- [Source]
▽

SUFFOLK, Va. - State Police are investigating signatures collected by the campaign of a candidate running for city council, according to the Commonwealth's Attorney.

Narendra Pleas told News 3 she had no other comment because it's a pending investigation.

The registrar for the city said some petition signatures collected by the campaign for Art Bredemeyer were found to be "not authentic" and directed further questions to the Commonwealth's Attorney.

Bredemeyer is a candidate for the Suffolk Borough Council seat and is running for the open seat against John Rector.

In order to run for city council in the city, candidates need 125 signatures of certified voters on a petition. The petition contains voters' names, signatures, full addresses, and the date they signed.

In a statement to News 3, Bredemeyer said the signatures appeared to be authentic to the campaign when collected, but he said he "strongly support[s] the investigation."

Bredemeyer says the signatures in question were collected by a consultant for just this part of the campaign.

"Because the individual is being investigated by law enforcement authorities and I want to avoid any possible interference, I do not want to give any further comment," he said.

Bredemeyer has unsuccessfully run for office twice before, according to the Virginia Public Access Project.

News 3 spoke with four voters, including three on-camera, whom said their names are listed on the petition, but they did not sign it.

"I'm upset. I don't know what to say about it. We're surprised that it's on there and it shouldn't be," said Eric Sterling.

"I was surprised. I was really pretty angry and really disappointed to be honest," said Amy Jonak.

Two of Bredemeyer's neighbors are also listed on the petition, but Stephen Wheeler says neither he nor his wife signed it. They live just a few doors down from Bredemeyer, although Stephen's old address is listed on his entry.

"It's disappointing, but very typical of today's environment," said Wheeler.

The voters said they want answers on how their names wound up on the petition. "Whatever happens I hope people will figure out where the blame actually lies," said Jonak.

△

- [Dataset]

▽

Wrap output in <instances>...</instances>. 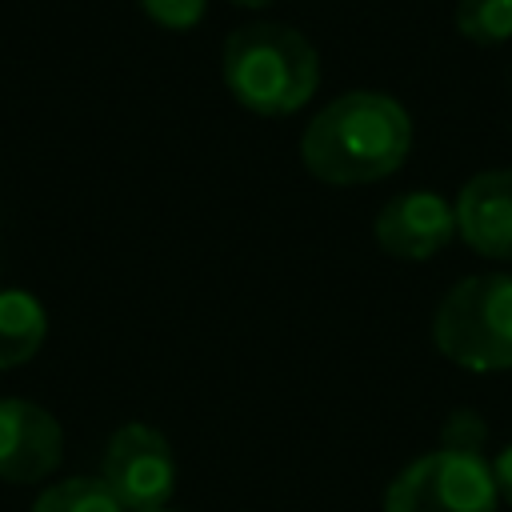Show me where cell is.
<instances>
[{
    "label": "cell",
    "instance_id": "6da1fadb",
    "mask_svg": "<svg viewBox=\"0 0 512 512\" xmlns=\"http://www.w3.org/2000/svg\"><path fill=\"white\" fill-rule=\"evenodd\" d=\"M408 148L412 120L384 92L336 96L300 136L304 168L324 184H376L408 160Z\"/></svg>",
    "mask_w": 512,
    "mask_h": 512
},
{
    "label": "cell",
    "instance_id": "7a4b0ae2",
    "mask_svg": "<svg viewBox=\"0 0 512 512\" xmlns=\"http://www.w3.org/2000/svg\"><path fill=\"white\" fill-rule=\"evenodd\" d=\"M224 84L256 116L300 112L320 84V56L288 24L252 20L224 40Z\"/></svg>",
    "mask_w": 512,
    "mask_h": 512
},
{
    "label": "cell",
    "instance_id": "3957f363",
    "mask_svg": "<svg viewBox=\"0 0 512 512\" xmlns=\"http://www.w3.org/2000/svg\"><path fill=\"white\" fill-rule=\"evenodd\" d=\"M432 340L468 372L512 368V276L480 272L452 284L432 316Z\"/></svg>",
    "mask_w": 512,
    "mask_h": 512
},
{
    "label": "cell",
    "instance_id": "277c9868",
    "mask_svg": "<svg viewBox=\"0 0 512 512\" xmlns=\"http://www.w3.org/2000/svg\"><path fill=\"white\" fill-rule=\"evenodd\" d=\"M496 504L492 464L460 448H436L404 464L384 492V512H496Z\"/></svg>",
    "mask_w": 512,
    "mask_h": 512
},
{
    "label": "cell",
    "instance_id": "5b68a950",
    "mask_svg": "<svg viewBox=\"0 0 512 512\" xmlns=\"http://www.w3.org/2000/svg\"><path fill=\"white\" fill-rule=\"evenodd\" d=\"M100 480L124 504V512H156L176 488V460L168 440L152 424H124L104 448Z\"/></svg>",
    "mask_w": 512,
    "mask_h": 512
},
{
    "label": "cell",
    "instance_id": "8992f818",
    "mask_svg": "<svg viewBox=\"0 0 512 512\" xmlns=\"http://www.w3.org/2000/svg\"><path fill=\"white\" fill-rule=\"evenodd\" d=\"M64 456V432L56 416L32 400H0V480L32 484L44 480Z\"/></svg>",
    "mask_w": 512,
    "mask_h": 512
},
{
    "label": "cell",
    "instance_id": "52a82bcc",
    "mask_svg": "<svg viewBox=\"0 0 512 512\" xmlns=\"http://www.w3.org/2000/svg\"><path fill=\"white\" fill-rule=\"evenodd\" d=\"M372 232L380 252L396 260H428L452 240L456 208L436 192H400L380 208Z\"/></svg>",
    "mask_w": 512,
    "mask_h": 512
},
{
    "label": "cell",
    "instance_id": "ba28073f",
    "mask_svg": "<svg viewBox=\"0 0 512 512\" xmlns=\"http://www.w3.org/2000/svg\"><path fill=\"white\" fill-rule=\"evenodd\" d=\"M452 208L456 232L472 252L488 260H512V168L472 176Z\"/></svg>",
    "mask_w": 512,
    "mask_h": 512
},
{
    "label": "cell",
    "instance_id": "9c48e42d",
    "mask_svg": "<svg viewBox=\"0 0 512 512\" xmlns=\"http://www.w3.org/2000/svg\"><path fill=\"white\" fill-rule=\"evenodd\" d=\"M48 336L44 304L32 292L4 288L0 292V372L32 360Z\"/></svg>",
    "mask_w": 512,
    "mask_h": 512
},
{
    "label": "cell",
    "instance_id": "30bf717a",
    "mask_svg": "<svg viewBox=\"0 0 512 512\" xmlns=\"http://www.w3.org/2000/svg\"><path fill=\"white\" fill-rule=\"evenodd\" d=\"M32 512H124V504L112 496V488L100 476H72L44 488Z\"/></svg>",
    "mask_w": 512,
    "mask_h": 512
},
{
    "label": "cell",
    "instance_id": "8fae6325",
    "mask_svg": "<svg viewBox=\"0 0 512 512\" xmlns=\"http://www.w3.org/2000/svg\"><path fill=\"white\" fill-rule=\"evenodd\" d=\"M456 28L472 44H504L512 40V0H460L456 4Z\"/></svg>",
    "mask_w": 512,
    "mask_h": 512
},
{
    "label": "cell",
    "instance_id": "7c38bea8",
    "mask_svg": "<svg viewBox=\"0 0 512 512\" xmlns=\"http://www.w3.org/2000/svg\"><path fill=\"white\" fill-rule=\"evenodd\" d=\"M204 4H208V0H140V8H144L160 28H176V32L200 24Z\"/></svg>",
    "mask_w": 512,
    "mask_h": 512
},
{
    "label": "cell",
    "instance_id": "4fadbf2b",
    "mask_svg": "<svg viewBox=\"0 0 512 512\" xmlns=\"http://www.w3.org/2000/svg\"><path fill=\"white\" fill-rule=\"evenodd\" d=\"M492 476H496V492H500V500L512 508V444H508V448L496 456Z\"/></svg>",
    "mask_w": 512,
    "mask_h": 512
},
{
    "label": "cell",
    "instance_id": "5bb4252c",
    "mask_svg": "<svg viewBox=\"0 0 512 512\" xmlns=\"http://www.w3.org/2000/svg\"><path fill=\"white\" fill-rule=\"evenodd\" d=\"M232 4H244V8H264V4H272V0H232Z\"/></svg>",
    "mask_w": 512,
    "mask_h": 512
},
{
    "label": "cell",
    "instance_id": "9a60e30c",
    "mask_svg": "<svg viewBox=\"0 0 512 512\" xmlns=\"http://www.w3.org/2000/svg\"><path fill=\"white\" fill-rule=\"evenodd\" d=\"M156 512H168V508H156Z\"/></svg>",
    "mask_w": 512,
    "mask_h": 512
}]
</instances>
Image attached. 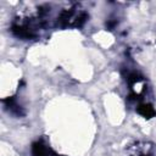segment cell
I'll return each mask as SVG.
<instances>
[{
  "label": "cell",
  "mask_w": 156,
  "mask_h": 156,
  "mask_svg": "<svg viewBox=\"0 0 156 156\" xmlns=\"http://www.w3.org/2000/svg\"><path fill=\"white\" fill-rule=\"evenodd\" d=\"M32 154L33 156H57L51 147H49L43 141H35L32 146Z\"/></svg>",
  "instance_id": "6da1fadb"
},
{
  "label": "cell",
  "mask_w": 156,
  "mask_h": 156,
  "mask_svg": "<svg viewBox=\"0 0 156 156\" xmlns=\"http://www.w3.org/2000/svg\"><path fill=\"white\" fill-rule=\"evenodd\" d=\"M136 111L140 116L145 117V118H151L156 115V111L155 108L150 105V104H140L138 107H136Z\"/></svg>",
  "instance_id": "7a4b0ae2"
},
{
  "label": "cell",
  "mask_w": 156,
  "mask_h": 156,
  "mask_svg": "<svg viewBox=\"0 0 156 156\" xmlns=\"http://www.w3.org/2000/svg\"><path fill=\"white\" fill-rule=\"evenodd\" d=\"M138 156H151V154H150V151H149L147 147H146V150L139 151V152H138Z\"/></svg>",
  "instance_id": "3957f363"
}]
</instances>
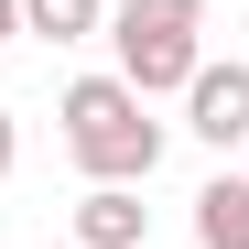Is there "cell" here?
Listing matches in <instances>:
<instances>
[{"label": "cell", "instance_id": "1", "mask_svg": "<svg viewBox=\"0 0 249 249\" xmlns=\"http://www.w3.org/2000/svg\"><path fill=\"white\" fill-rule=\"evenodd\" d=\"M54 119H65V152H76V174H87V184H152L162 119H152V98L119 87V76H76Z\"/></svg>", "mask_w": 249, "mask_h": 249}, {"label": "cell", "instance_id": "2", "mask_svg": "<svg viewBox=\"0 0 249 249\" xmlns=\"http://www.w3.org/2000/svg\"><path fill=\"white\" fill-rule=\"evenodd\" d=\"M195 33H206V0H119V11H108L119 87H130V98H162V87H184V76L206 65V54H195Z\"/></svg>", "mask_w": 249, "mask_h": 249}, {"label": "cell", "instance_id": "3", "mask_svg": "<svg viewBox=\"0 0 249 249\" xmlns=\"http://www.w3.org/2000/svg\"><path fill=\"white\" fill-rule=\"evenodd\" d=\"M184 130L217 141V152H249V65H195L184 76Z\"/></svg>", "mask_w": 249, "mask_h": 249}, {"label": "cell", "instance_id": "4", "mask_svg": "<svg viewBox=\"0 0 249 249\" xmlns=\"http://www.w3.org/2000/svg\"><path fill=\"white\" fill-rule=\"evenodd\" d=\"M141 238H152V206L130 184H87L76 195V238L65 249H141Z\"/></svg>", "mask_w": 249, "mask_h": 249}, {"label": "cell", "instance_id": "5", "mask_svg": "<svg viewBox=\"0 0 249 249\" xmlns=\"http://www.w3.org/2000/svg\"><path fill=\"white\" fill-rule=\"evenodd\" d=\"M195 249H249V184H206L195 195Z\"/></svg>", "mask_w": 249, "mask_h": 249}, {"label": "cell", "instance_id": "6", "mask_svg": "<svg viewBox=\"0 0 249 249\" xmlns=\"http://www.w3.org/2000/svg\"><path fill=\"white\" fill-rule=\"evenodd\" d=\"M108 22V0H22V33H44V44H87Z\"/></svg>", "mask_w": 249, "mask_h": 249}, {"label": "cell", "instance_id": "7", "mask_svg": "<svg viewBox=\"0 0 249 249\" xmlns=\"http://www.w3.org/2000/svg\"><path fill=\"white\" fill-rule=\"evenodd\" d=\"M11 162H22V119L0 108V184H11Z\"/></svg>", "mask_w": 249, "mask_h": 249}, {"label": "cell", "instance_id": "8", "mask_svg": "<svg viewBox=\"0 0 249 249\" xmlns=\"http://www.w3.org/2000/svg\"><path fill=\"white\" fill-rule=\"evenodd\" d=\"M11 33H22V0H0V44H11Z\"/></svg>", "mask_w": 249, "mask_h": 249}, {"label": "cell", "instance_id": "9", "mask_svg": "<svg viewBox=\"0 0 249 249\" xmlns=\"http://www.w3.org/2000/svg\"><path fill=\"white\" fill-rule=\"evenodd\" d=\"M238 184H249V174H238Z\"/></svg>", "mask_w": 249, "mask_h": 249}]
</instances>
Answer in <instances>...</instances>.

△

- [Tasks]
A. According to the article on the Suffolk petition signatures, what information does a candidate's petition contain?
B. Per the article on the Suffolk petition signatures, how many signatures does a candidate need to run for city council?
The listing comes from a separate source.

- [Answers to the tasks]
A. Voters' names, signatures, full addresses, and the date they signed.

B. 125 signatures of certified voters.